L’ex presidente della Camera Laura Boldrini, del Pd, ha criticato la richiesta del presidente, chiedendosi se “è troppo” per il leader dei Fratelli d’Italia (HDI) usare il femminile.

La prima donna ‘premier’ si fa chiamare con il maschile, il presidente. Cosa le impedisce di rivendicare la sua leadership nella lingua? Affermare il femminile è troppo per il leader del partito Fratelli d’Italia, partito che già dimentica le sorelle nel suo nome?“, ha scritto la Boldrini sul suo account Twitter.

Anche il Sindacato dei giornalisti della RAI ha deplorato che Meloni sia contraria alle norme europee sull’uso del femminile negli uffici pubblici e nelle professioni e ha denunciato una “pericolosa battuta d’arresto” nelle redazioni della radio e della televisione, assicurando che c’è pressione da parte della direzione per utilizzare la denominazione maschile.

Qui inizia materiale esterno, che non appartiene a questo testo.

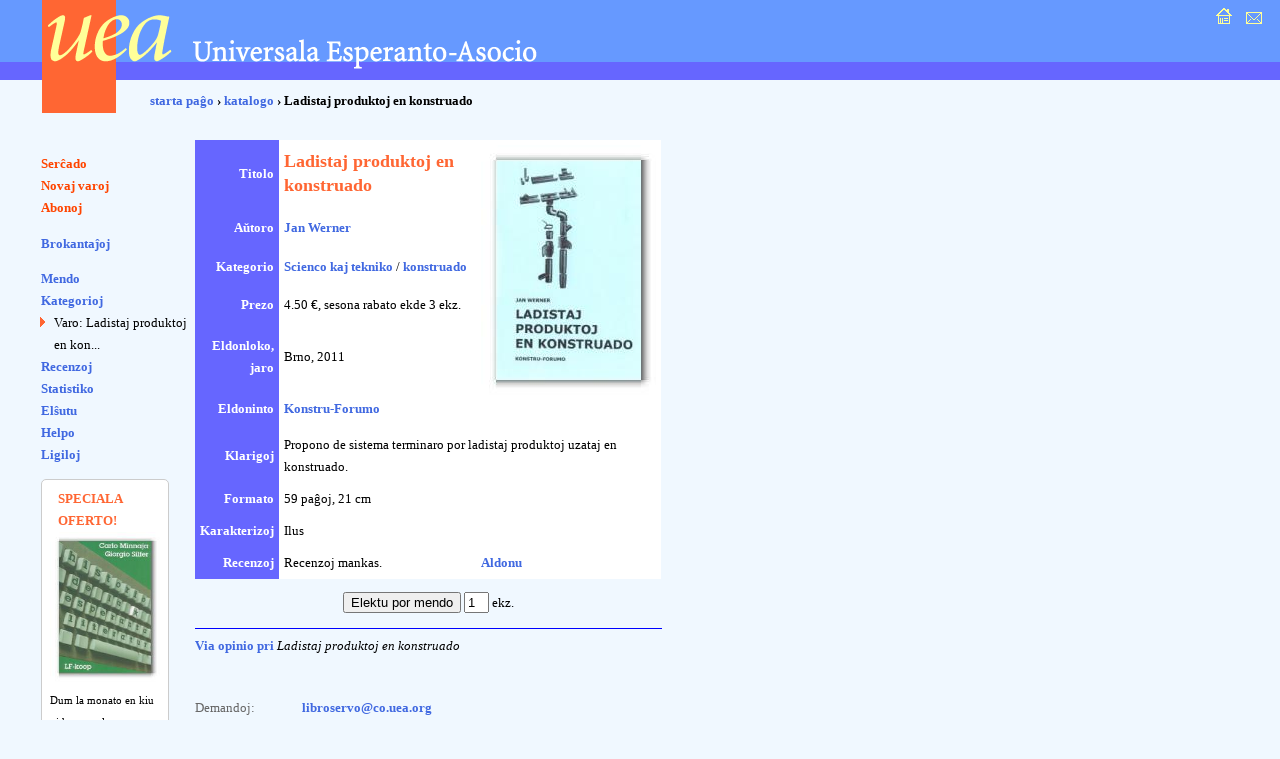

--- FILE ---
content_type: text/css
request_url: https://katalogo.uea.org/dat/enhavo.css
body_size: 2735
content:
body { margin:0px; padding:0px; color:#000; background-color:#f0f8ff; background-image:url(fono.gif); background-repeat:repeat-x; font-family:Verdana,Geneva,Tahoma; font-size:smaller; line-height:1.65em; }
img { border:0px; }
ul, ol { margin-left:0em; padding-left:1.5em; }
li { margin-left:0em; }
p { margin:0.5em 0em 1em 0em; }
h1, h2, h3, h4, h5, h6 { margin:0.5em 0em 1em 0em; text-align:left; }
p + h1 { padding-top:2em; }
p + h2 { padding-top:1.5em; }
p + h3, p + h4, p + h5, p + h6 { padding-top:1em; }
h1 { font-size:2em; line-height:1.3; font-weight:bold; font-style:normal; }
h2 { font-size:1.5em; line-height:1.3; font-weight:bold; font-style:normal; }
h3 { font-size:1.3em; line-height:1.3; font-weight:bold; font-style:normal; }
h4, h5, h6 { font-size:1.1em; line-height:1.3; font-weight:bold; font-style:normal; }

a:link { text-decoration:none; color:#4169e1; font-weight:bold; }
a:visited { text-decoration:none; color:#69f; font-weight:bold; }
a:hover { text-decoration:underline; color:#4169e1; font-weight:bold; }
a:active { text-decoration:none; color:#f63; font-weight:bold; }
#chefligoj a { color:#ff4500; }

#kapnavigiloj { position:absolute; top:5px; right:15px; z-index:1; text-align:right; }
#kapo { position:absolute; top:0px; left:0px; z-index:0; }
#hierarkio { position:absolute; top:90px; left:150px; z-index:1; font-weight:bold; }
#menuo { position:absolute; top:140px; left:0px; z-index:2; width:190px; }
#enhavo { position:absolute; top:140px; left:195px; z-index:1; padding-right:3em; }
#enhavomapo { position:absolute; top:140px; left:43px; z-index:1; padding-right: 3em; }

#teknika_averto { display:none; }
#kapnavigiloj img { margin-left:5px; }
#kapnavigiloj img:hover { border:1px dotted #ff9; }
#kapo h6 { margin:0px; padding:0px; }
#menuo ul { margin-left:0px; padding-left:41px; }
#menuo li { list-style-type:none; margin-left:0px; }
#menuo ul.sublisto { margin-left:0px; padding-left:1em; }
#menuo li.marko { list-style-image:url("sago.gif"); margin-left:0px; }
li.marko li { list-style-image:none; margin-left:0px; }
#enkonduko { list-style-image:url("suben.gif"); margin-bottom:2em; }
#enhavo { max-width:35em; }
#paghopiedo { margin:3em 0em 2em 0em; white-space:nowrap; color:#666; }
#paghopiedo dl { margin-bottom:2em; }
#paghopiedo dt { width:8em; float:left; }
.atenton {color:#ff6633;}
.eraro {color:#FF0000;}
.kadro_informa {border:solid #F26522 1px;background-color:#FFF;padding:5px;margin:20px 0;}

/* { border:1px solid #ccc; }
h1, h2, h3, h4, h5, h6, p, div, dl, ol, ul, td, th, blockquote, address, form, fieldset {  }
flava: #ff9 rugha: #f63 blua: #69f malhelrughblua: #66f fono: #f0f8ff
@import url("modelo-print.css") print;
*/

La condirettore del Dizionario della lingua Italiana Treccani, Valeria della Valle, ha invece spiegato che, secondo la grammatica e l’aggiornamento della lingua italiana, Giorgia Meloni dovrebbe chiamarsi “la presidenta”. Sottolinea però che, dal punto di vista delle consuetudini sociali, la presidente “ha tutto il diritto” di chiamarsi come vuole.